NEW YORK, April 21, 2018 (BSS/AFP) – The Federal Aviation Administration ordered emergency inspections Friday of jet engines like the one that ruptured during a recent Southwest Airlines flight, leaving a passenger dead.

“Fan blade failure due to cracking, if not addressed, could result in an engine in-flight shutdown (IFSD), uncontained release of debris, damage to the engine, damage to the airplane and possible airplane decompression,” the regulatory authority said.

In line with recommendations made earlier by engine maker CFM, the FAA ordered that all CFM56-7B engines that have performed 30,000 or more total accumulated flight cycles be inspected within 20 days.

That affects about 352 engines in the United States, or 681 worldwide.

Each inspection of the engines, which power Boeing 737 aircraft, takes about four hours, according to CFM International, a joint venture between America’s GE Aviation and France’s Safran Aircraft Engines.

It says about 150 of the engines have already gone through the process.

A cycle concerns a complete flight, from engine start to takeoff and landing to complete shutdown.

– Delay criticized –

Critics quickly criticized the FAA’s delay in taking corrective measures.

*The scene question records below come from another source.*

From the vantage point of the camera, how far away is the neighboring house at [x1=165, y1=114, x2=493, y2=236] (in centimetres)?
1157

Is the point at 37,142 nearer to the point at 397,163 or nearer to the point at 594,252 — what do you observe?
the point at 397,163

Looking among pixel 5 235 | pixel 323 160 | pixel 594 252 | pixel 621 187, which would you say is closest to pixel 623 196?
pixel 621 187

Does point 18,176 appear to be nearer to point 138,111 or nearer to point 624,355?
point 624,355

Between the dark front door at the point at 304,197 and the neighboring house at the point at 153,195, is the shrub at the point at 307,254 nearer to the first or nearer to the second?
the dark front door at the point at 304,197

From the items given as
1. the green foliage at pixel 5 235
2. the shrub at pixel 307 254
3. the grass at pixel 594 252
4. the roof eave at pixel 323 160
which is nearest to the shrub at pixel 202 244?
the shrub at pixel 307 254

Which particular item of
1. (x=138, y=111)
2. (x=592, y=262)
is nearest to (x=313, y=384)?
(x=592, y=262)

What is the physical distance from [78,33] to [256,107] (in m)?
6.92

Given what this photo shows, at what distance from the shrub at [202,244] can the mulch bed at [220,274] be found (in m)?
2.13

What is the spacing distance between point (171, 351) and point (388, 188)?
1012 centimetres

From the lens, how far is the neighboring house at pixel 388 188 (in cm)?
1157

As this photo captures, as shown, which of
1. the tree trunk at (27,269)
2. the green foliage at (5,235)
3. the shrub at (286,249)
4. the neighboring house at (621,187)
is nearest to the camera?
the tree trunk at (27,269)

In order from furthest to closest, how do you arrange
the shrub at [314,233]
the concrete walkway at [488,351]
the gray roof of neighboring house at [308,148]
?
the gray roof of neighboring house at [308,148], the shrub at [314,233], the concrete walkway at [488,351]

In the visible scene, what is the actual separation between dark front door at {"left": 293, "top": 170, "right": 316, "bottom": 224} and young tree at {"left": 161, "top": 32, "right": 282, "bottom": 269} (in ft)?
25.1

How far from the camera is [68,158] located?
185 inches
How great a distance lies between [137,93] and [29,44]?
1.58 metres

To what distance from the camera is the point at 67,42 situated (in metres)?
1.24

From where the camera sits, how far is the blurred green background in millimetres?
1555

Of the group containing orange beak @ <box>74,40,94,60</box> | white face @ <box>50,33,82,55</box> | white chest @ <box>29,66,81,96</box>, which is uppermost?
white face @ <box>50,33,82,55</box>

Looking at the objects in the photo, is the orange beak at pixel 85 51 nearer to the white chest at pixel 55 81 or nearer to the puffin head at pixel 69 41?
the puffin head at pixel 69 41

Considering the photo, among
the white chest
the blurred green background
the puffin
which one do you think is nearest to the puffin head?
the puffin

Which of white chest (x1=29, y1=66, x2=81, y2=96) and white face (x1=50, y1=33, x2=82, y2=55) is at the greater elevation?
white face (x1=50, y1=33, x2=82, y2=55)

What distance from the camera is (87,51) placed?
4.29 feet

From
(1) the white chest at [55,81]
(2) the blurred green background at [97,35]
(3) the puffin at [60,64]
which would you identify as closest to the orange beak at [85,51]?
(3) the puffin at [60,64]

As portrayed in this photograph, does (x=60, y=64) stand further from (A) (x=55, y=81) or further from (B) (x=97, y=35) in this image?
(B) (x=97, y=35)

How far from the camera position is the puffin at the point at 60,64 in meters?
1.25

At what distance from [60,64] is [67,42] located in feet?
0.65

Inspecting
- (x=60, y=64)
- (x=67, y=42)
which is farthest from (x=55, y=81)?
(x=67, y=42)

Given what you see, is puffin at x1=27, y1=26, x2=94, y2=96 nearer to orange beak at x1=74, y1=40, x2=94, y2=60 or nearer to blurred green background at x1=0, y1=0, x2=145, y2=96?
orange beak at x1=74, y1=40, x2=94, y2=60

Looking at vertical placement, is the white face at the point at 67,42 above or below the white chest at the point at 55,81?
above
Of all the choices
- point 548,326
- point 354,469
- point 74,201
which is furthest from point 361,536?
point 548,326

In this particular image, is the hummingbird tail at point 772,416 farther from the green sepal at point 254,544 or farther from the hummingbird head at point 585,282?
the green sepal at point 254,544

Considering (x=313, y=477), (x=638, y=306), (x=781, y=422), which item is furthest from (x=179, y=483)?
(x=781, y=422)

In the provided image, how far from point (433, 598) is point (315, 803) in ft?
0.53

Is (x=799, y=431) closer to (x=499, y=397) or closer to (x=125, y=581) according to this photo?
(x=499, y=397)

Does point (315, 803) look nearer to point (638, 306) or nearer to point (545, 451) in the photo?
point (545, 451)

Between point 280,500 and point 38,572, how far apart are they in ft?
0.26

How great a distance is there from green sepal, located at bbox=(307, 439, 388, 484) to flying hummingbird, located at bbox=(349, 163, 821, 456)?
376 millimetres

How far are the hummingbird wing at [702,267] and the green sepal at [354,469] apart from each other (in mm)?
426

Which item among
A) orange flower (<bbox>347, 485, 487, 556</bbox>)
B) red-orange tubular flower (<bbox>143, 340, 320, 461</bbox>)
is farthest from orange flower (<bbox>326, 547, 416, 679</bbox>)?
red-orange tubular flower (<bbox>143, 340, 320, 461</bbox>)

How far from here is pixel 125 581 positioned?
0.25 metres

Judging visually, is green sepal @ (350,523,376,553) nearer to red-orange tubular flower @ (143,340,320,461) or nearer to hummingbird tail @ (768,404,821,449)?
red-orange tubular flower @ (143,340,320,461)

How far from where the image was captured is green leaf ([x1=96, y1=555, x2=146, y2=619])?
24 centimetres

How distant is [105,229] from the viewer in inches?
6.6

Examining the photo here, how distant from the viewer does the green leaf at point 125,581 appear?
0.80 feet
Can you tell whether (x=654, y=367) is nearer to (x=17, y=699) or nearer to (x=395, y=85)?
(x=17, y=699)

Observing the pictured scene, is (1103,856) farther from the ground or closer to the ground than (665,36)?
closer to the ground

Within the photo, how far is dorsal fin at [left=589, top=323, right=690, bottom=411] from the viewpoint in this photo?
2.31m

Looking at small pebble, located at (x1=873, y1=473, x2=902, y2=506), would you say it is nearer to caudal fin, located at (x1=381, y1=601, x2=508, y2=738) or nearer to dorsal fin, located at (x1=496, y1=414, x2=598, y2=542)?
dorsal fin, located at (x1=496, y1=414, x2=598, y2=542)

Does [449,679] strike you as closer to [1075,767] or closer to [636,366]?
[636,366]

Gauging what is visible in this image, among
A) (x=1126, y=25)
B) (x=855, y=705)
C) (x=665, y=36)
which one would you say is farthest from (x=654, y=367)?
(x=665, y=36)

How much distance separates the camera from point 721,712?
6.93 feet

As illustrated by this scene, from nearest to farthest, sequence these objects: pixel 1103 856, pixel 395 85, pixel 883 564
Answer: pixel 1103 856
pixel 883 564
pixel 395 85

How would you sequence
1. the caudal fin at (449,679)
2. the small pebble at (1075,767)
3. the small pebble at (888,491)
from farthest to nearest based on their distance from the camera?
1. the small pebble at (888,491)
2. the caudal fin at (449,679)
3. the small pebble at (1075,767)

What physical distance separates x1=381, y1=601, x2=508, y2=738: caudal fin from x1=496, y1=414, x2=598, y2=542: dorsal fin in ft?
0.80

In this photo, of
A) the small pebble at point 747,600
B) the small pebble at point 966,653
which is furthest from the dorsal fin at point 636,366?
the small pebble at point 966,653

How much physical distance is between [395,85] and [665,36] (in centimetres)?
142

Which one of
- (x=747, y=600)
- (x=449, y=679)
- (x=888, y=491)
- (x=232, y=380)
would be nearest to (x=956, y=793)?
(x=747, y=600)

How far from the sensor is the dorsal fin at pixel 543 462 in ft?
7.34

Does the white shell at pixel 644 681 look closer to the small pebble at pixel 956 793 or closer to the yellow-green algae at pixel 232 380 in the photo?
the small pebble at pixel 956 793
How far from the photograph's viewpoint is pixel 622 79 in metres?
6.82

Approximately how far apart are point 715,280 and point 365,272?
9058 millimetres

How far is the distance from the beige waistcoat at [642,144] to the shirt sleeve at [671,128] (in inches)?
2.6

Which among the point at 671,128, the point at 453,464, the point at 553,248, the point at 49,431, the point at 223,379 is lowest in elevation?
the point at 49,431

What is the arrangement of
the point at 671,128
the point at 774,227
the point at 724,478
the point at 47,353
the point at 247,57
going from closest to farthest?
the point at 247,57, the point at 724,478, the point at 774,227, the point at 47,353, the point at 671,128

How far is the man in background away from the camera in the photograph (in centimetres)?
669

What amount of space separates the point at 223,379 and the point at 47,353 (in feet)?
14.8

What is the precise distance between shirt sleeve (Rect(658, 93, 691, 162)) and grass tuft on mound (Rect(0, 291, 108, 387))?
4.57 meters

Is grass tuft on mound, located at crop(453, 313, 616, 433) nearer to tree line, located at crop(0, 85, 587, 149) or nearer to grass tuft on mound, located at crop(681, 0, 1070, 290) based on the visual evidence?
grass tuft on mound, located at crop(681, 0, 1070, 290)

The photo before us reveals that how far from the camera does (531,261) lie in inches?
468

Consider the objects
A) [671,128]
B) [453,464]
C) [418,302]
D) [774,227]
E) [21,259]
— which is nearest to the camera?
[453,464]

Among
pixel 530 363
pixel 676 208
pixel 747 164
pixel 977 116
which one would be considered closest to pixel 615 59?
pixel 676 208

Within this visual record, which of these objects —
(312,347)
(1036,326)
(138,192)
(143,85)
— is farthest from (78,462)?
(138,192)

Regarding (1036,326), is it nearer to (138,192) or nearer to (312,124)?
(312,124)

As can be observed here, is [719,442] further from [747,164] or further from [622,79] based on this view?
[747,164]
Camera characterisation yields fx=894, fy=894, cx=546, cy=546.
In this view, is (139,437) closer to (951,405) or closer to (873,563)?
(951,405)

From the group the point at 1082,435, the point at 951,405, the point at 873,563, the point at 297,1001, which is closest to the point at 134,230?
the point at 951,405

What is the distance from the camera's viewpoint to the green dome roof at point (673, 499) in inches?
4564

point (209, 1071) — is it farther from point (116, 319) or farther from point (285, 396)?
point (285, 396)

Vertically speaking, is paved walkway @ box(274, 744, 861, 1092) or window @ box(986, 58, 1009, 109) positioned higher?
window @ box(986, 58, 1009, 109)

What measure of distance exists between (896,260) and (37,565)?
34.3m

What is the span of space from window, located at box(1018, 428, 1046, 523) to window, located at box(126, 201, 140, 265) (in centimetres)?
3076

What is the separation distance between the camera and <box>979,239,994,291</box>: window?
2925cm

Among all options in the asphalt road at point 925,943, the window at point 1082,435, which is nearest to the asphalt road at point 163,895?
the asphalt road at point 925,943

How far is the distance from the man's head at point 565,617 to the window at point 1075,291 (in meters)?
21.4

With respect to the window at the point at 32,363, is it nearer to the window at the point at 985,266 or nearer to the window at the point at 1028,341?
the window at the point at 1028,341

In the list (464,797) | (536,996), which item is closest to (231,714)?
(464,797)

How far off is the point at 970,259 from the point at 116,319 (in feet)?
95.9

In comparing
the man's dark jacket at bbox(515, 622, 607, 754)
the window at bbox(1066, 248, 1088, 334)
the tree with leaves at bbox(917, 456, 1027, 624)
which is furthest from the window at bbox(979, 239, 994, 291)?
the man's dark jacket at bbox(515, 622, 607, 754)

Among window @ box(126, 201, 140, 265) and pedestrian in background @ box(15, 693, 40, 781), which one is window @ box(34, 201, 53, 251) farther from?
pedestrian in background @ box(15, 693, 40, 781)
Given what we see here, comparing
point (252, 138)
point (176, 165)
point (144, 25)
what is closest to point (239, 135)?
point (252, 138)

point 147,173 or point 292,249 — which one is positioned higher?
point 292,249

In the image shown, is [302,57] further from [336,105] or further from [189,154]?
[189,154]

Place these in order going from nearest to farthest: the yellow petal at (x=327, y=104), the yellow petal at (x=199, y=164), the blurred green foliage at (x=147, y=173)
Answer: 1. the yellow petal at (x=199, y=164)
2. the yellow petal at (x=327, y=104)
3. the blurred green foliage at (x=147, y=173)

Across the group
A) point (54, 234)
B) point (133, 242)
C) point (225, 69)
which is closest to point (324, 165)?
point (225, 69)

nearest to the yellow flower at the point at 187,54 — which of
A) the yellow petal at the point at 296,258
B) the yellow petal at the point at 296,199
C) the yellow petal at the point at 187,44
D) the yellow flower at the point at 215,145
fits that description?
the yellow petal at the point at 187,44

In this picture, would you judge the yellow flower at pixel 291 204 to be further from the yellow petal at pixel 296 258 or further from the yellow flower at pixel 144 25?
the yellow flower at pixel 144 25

“The airlines are dictating to the FAA what they think should happen versus the FAA saying ‘No, you are going to do this right now,'” Gary Peterson, vice president of the Transport Workers Union International, told NBC News.

“In the old days, we would have had an airworthiness directive and we would be doing the work on the engines right now.”

William McGee, an aviation consumer rights advocate, said “the FAA should be more aggressive in ensuring that, when there is a problem, there is a fix.”

Once the inspections are completed, CFM recommended to repeat the process every 3,000 cycles — about two years in airline service — but the FAA did not require such a measure.

CFM also recommended that fan blades with more than 20,000 cycles be inspected by the end of August — affecting an additional 2,500 engines.

Around 60 airlines use the CFM56-7B, according to the company, which said GE and Safran have mobilized about 500 technicians “to support customers and minimize operational disruptions” related to the inspections.

The directive comes after the left engine of Southwest Airlines Flight 1380 suddenly blew apart during a Tuesday flight from New York to Dallas.

The shrapnel shattered a window and depressurized the cabin, partially sucking a woman out of the plane.

Fellow passengers pulled the passenger — identified as Jennifer Riordan, 43 — back in, but she later died of her injuries. The plane made an emergency landing in Philadelphia.

A first inspection of the Boeing 737’s damaged engine showed that an engine fan blade was missing, apparently broken due to metal fatigue, according to the National Transportation Safety Board.

Southwest announced just hours after the incident that it would conduct additional inspections of its CFM56-7B engines.

A similar accident on a separate Southwest flight in August 2016 had forced the plane, equipped with the same engine, to make an emergency landing. There were no victims.

CFM and the FAA both called for inspections of the engines at the time, but the regulators did not publish a directive.